Noica, que publicou seu livro em 1978, diz que a ahorecia é curada com a maturidade. Porém, a vida não pode se resumir a um simples “assunto de biologia”; deve haver um incremento de conhecimento, de sabedoria virtual, fruto de uma “disponibilidade ativa”. Diz ele:

“Todo homem está suspenso numa virtualidade – e até certo ponto é bom que seja assim, que esteja a salvo de afirmações de si desprovidas de maturidade. Mas como fazer durante todos os anos jovens para que, suspensos nessa virtualidade, nessa disponibilidade ativa, não sejamos, contudo, seres mutilados? Eis aí toda a sabedoria dos inícios, ao passo que a do fim consiste, ao contrário, em libertar nossas forças criadoras. Os que envelhecem com plenitude – pouco numerosos, mas tão essenciais para o mundo – envelhecem como ‘supernovas’ da humanidade: luzem com brilho sem igual e extinguem-se numa terrível explosão”. (p. 137).

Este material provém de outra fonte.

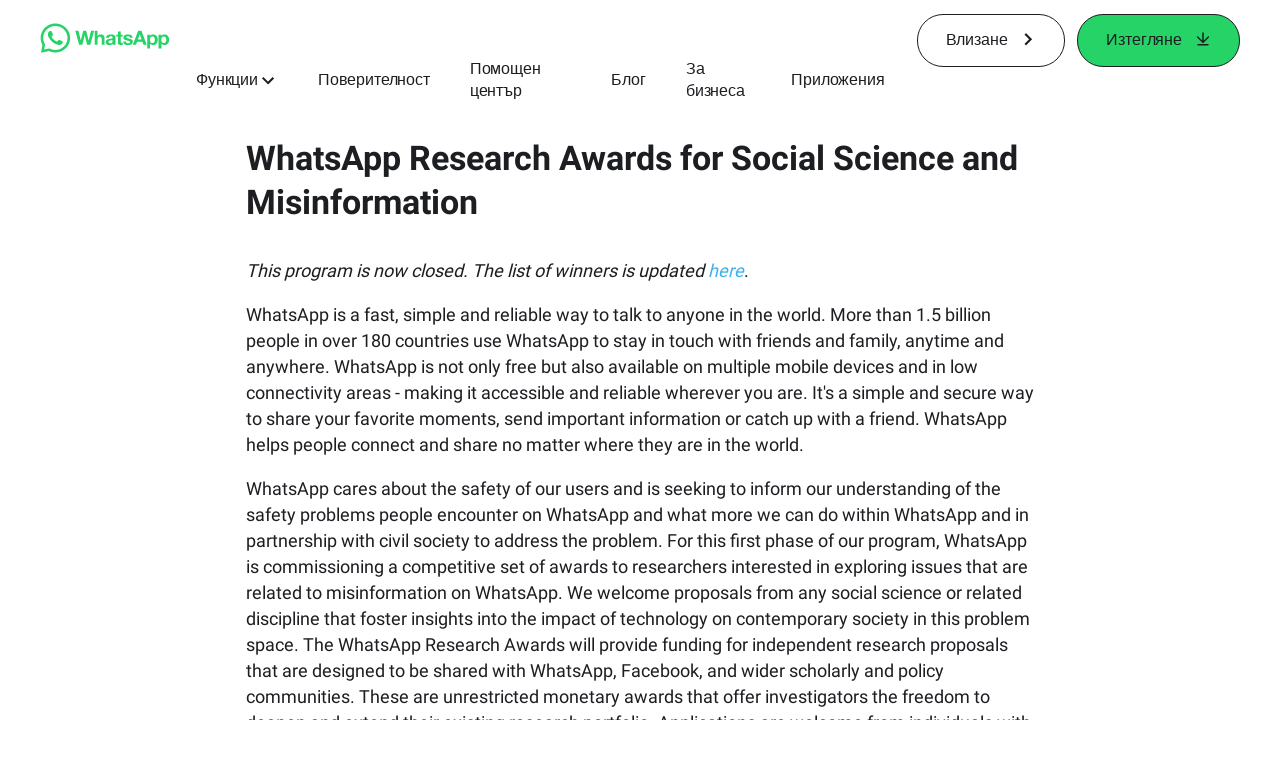

--- FILE ---
content_type: application/x-javascript; charset=utf-8
request_url: https://www.whatsapp.com/ajax/bz?__a=1&__ccg=UNKNOWN&__dyn=7xe6E5aQ1PyUbFp41twpUnwgU29zE6u7E3rw5ux609vCwjE1EE2Cw8G0um4o5-0me0sy0ny0RE2Jw8W1uw2oE17U2ZwrU1Xo1UU3jwea&__hs=20475.BP%3Awhatsapp_www_pkg.2.0...0&__hsi=7598141844069192680&__req=1&__rev=1032305574&__s=q7seuk%3A5xzkvx%3Ar5a2g3&__user=0&dpr=2&jazoest=2972&lsd=AdLqBKxbRNc
body_size: -1777
content:
for (;;);{"__ar":1,"rid":"AZVkHQj15l2fz5HGA7kxcBE","payload":null,"lid":"7598141856782166244"}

Portanto, ainda que o problema tenha se agravado e nossa juventude esteja quase completamente mergulhada no Nada, cumpre-nos resistir e agir. Devemos lutar para tirá-los desse vazio existencial que leva ao conformismo e/ou ao totalitarismo – como diz Viktor Frankl na epígrafe deste artigo.  É necessário que os alertemos, insistentemente, que o niilismo, a ahorecia, o “acho melhor não”, mata o espírito. É preciso que reconheçamos e os façamos reconhecer, antes de tudo, que a vida é um legado que se recebe, se incrementa e se transmite, pois não somos causa e nem destino do mundo. Nesse sentido, o grande desafio para transformarmos em terra fértil o árido terreno existencial do jovem de hoje, é provocarmos uma retomada do fundamento de sua consciência e de sua função na percepção do mundo e de si mesmos.

Só é uma pena que, atualmente, haja uma quantidade enorme de professores mergulhados nesse mesmo materialismo e niilismo inócuos, para os quais todo fundamento metafísico é burguês e autoritário, e que a transformação é social e não espiritual. Cumpre-nos resistir a esses também.